* [Problem description]: Reproduce every entry in the listing without alteration.

--- START Material provided ---

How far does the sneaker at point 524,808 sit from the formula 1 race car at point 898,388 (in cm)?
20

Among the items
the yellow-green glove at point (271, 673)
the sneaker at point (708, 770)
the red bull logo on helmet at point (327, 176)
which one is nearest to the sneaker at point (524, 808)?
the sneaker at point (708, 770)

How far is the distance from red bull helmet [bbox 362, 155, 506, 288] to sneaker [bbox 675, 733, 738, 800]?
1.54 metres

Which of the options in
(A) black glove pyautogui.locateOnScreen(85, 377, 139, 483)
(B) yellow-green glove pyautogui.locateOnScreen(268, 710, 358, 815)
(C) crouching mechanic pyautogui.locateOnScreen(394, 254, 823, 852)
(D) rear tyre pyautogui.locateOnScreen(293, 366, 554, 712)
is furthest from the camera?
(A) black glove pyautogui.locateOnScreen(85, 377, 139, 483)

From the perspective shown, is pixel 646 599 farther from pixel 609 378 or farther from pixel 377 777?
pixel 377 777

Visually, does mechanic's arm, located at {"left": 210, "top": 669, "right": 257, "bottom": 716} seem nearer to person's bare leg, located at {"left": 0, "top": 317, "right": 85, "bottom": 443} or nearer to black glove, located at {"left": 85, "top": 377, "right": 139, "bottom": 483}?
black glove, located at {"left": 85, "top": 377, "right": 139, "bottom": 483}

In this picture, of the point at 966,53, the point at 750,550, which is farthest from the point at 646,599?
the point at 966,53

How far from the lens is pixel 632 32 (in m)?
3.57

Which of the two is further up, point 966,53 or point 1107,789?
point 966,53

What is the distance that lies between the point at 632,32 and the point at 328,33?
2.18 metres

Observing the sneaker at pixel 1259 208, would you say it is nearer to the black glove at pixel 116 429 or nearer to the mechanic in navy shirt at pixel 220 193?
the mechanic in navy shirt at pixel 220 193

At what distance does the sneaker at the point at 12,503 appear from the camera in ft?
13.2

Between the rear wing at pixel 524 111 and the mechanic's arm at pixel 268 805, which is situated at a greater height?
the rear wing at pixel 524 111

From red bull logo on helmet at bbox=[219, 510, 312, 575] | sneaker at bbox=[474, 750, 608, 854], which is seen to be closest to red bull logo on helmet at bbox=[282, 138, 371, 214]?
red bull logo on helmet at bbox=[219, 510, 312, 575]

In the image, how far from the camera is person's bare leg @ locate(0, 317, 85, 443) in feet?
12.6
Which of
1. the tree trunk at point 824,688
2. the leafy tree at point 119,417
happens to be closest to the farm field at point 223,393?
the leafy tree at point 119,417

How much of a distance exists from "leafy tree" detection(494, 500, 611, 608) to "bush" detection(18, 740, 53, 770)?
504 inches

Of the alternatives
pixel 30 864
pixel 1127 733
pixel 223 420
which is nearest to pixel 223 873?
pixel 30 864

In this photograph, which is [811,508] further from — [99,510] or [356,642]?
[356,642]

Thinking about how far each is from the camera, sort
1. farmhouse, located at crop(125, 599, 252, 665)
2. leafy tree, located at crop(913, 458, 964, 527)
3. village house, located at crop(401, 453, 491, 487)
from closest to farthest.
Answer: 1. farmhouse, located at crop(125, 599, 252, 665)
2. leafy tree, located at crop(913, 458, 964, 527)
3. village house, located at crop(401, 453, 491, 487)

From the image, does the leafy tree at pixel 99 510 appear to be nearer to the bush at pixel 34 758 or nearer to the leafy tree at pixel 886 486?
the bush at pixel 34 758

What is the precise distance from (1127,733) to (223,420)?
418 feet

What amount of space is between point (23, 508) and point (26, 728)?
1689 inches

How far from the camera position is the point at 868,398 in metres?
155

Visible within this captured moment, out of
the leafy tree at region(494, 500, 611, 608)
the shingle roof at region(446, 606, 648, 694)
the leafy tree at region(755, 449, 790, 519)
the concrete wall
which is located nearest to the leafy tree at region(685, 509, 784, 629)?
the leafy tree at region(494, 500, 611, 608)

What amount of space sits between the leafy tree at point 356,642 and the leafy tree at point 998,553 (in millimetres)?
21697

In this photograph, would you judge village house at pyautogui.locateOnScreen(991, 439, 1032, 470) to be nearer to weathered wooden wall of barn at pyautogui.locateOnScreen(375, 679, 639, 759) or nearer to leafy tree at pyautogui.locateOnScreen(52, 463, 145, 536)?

--- END Material provided ---

* [Solved exercise]:
How far does the sneaker at point 524,808 sit from the formula 1 race car at point 898,388 (in cm)?
20

Among the items
the yellow-green glove at point (271, 673)
the sneaker at point (708, 770)
the red bull logo on helmet at point (327, 176)
which one is nearest to the sneaker at point (524, 808)?
the sneaker at point (708, 770)

How far is the distance from red bull helmet [bbox 362, 155, 506, 288] to sneaker [bbox 675, 733, 738, 800]?
1.54 metres

Which of the options in
(A) black glove pyautogui.locateOnScreen(85, 377, 139, 483)
(B) yellow-green glove pyautogui.locateOnScreen(268, 710, 358, 815)
(C) crouching mechanic pyautogui.locateOnScreen(394, 254, 823, 852)
(D) rear tyre pyautogui.locateOnScreen(293, 366, 554, 712)
is furthest from the camera?
(A) black glove pyautogui.locateOnScreen(85, 377, 139, 483)

From the perspective shown, is pixel 646 599 farther from pixel 609 378 or farther from pixel 377 777?
pixel 377 777

Visually, does mechanic's arm, located at {"left": 210, "top": 669, "right": 257, "bottom": 716} seem nearer to person's bare leg, located at {"left": 0, "top": 317, "right": 85, "bottom": 443} or nearer to black glove, located at {"left": 85, "top": 377, "right": 139, "bottom": 483}?
black glove, located at {"left": 85, "top": 377, "right": 139, "bottom": 483}

In this picture, of the point at 966,53, the point at 750,550, which is farthest from the point at 646,599?
the point at 966,53

How far from the lens is pixel 632 32 (in m)?
3.57

Which of the two is further up, point 966,53 or point 1107,789?
point 966,53

What is the distance that lies between the point at 632,32 and the point at 328,33?
2.18 metres

Observing the sneaker at pixel 1259 208, would you say it is nearer to the black glove at pixel 116 429 or nearer to the mechanic in navy shirt at pixel 220 193?
the mechanic in navy shirt at pixel 220 193

At what distance does the sneaker at the point at 12,503 appear from the camera in ft?
13.2

Between the rear wing at pixel 524 111 and the mechanic's arm at pixel 268 805, which is situated at a greater height?
the rear wing at pixel 524 111

From red bull logo on helmet at bbox=[219, 510, 312, 575] | sneaker at bbox=[474, 750, 608, 854], which is seen to be closest to red bull logo on helmet at bbox=[282, 138, 371, 214]?
red bull logo on helmet at bbox=[219, 510, 312, 575]

In the image, how far from the camera is person's bare leg @ locate(0, 317, 85, 443) in feet?
12.6
Which of
1. the tree trunk at point 824,688
2. the leafy tree at point 119,417
happens to be closest to the farm field at point 223,393?
the leafy tree at point 119,417

How much of a distance exists from "leafy tree" detection(494, 500, 611, 608) to "bush" detection(18, 740, 53, 770)?
504 inches

Of the alternatives
pixel 30 864
pixel 1127 733
pixel 223 420
which is nearest to pixel 223 873?
pixel 30 864

In this photograph, which is [811,508] further from — [99,510] or [356,642]?
[356,642]

Thinking about how far each is from the camera, sort
1. farmhouse, located at crop(125, 599, 252, 665)
2. leafy tree, located at crop(913, 458, 964, 527)
3. village house, located at crop(401, 453, 491, 487)
from closest to farthest.
Answer: 1. farmhouse, located at crop(125, 599, 252, 665)
2. leafy tree, located at crop(913, 458, 964, 527)
3. village house, located at crop(401, 453, 491, 487)

From the image, does the leafy tree at pixel 99 510 appear to be nearer to the bush at pixel 34 758 or nearer to the leafy tree at pixel 886 486?
the bush at pixel 34 758

What is the precise distance from (1127,733) to (223,420)?
418 feet

What amount of space is between point (23, 508) and point (26, 728)?
1689 inches

How far from the camera position is the point at 868,398 in metres?
155

Visible within this captured moment, out of
the leafy tree at region(494, 500, 611, 608)
the shingle roof at region(446, 606, 648, 694)
the leafy tree at region(755, 449, 790, 519)
the concrete wall
which is located nearest to the leafy tree at region(685, 509, 784, 629)?
the leafy tree at region(494, 500, 611, 608)

What amount of space sits between the leafy tree at point 356,642 and the leafy tree at point 998,553 (in millimetres)?
21697

In this photograph, would you judge village house at pyautogui.locateOnScreen(991, 439, 1032, 470) to be nearer to weathered wooden wall of barn at pyautogui.locateOnScreen(375, 679, 639, 759) or nearer to leafy tree at pyautogui.locateOnScreen(52, 463, 145, 536)?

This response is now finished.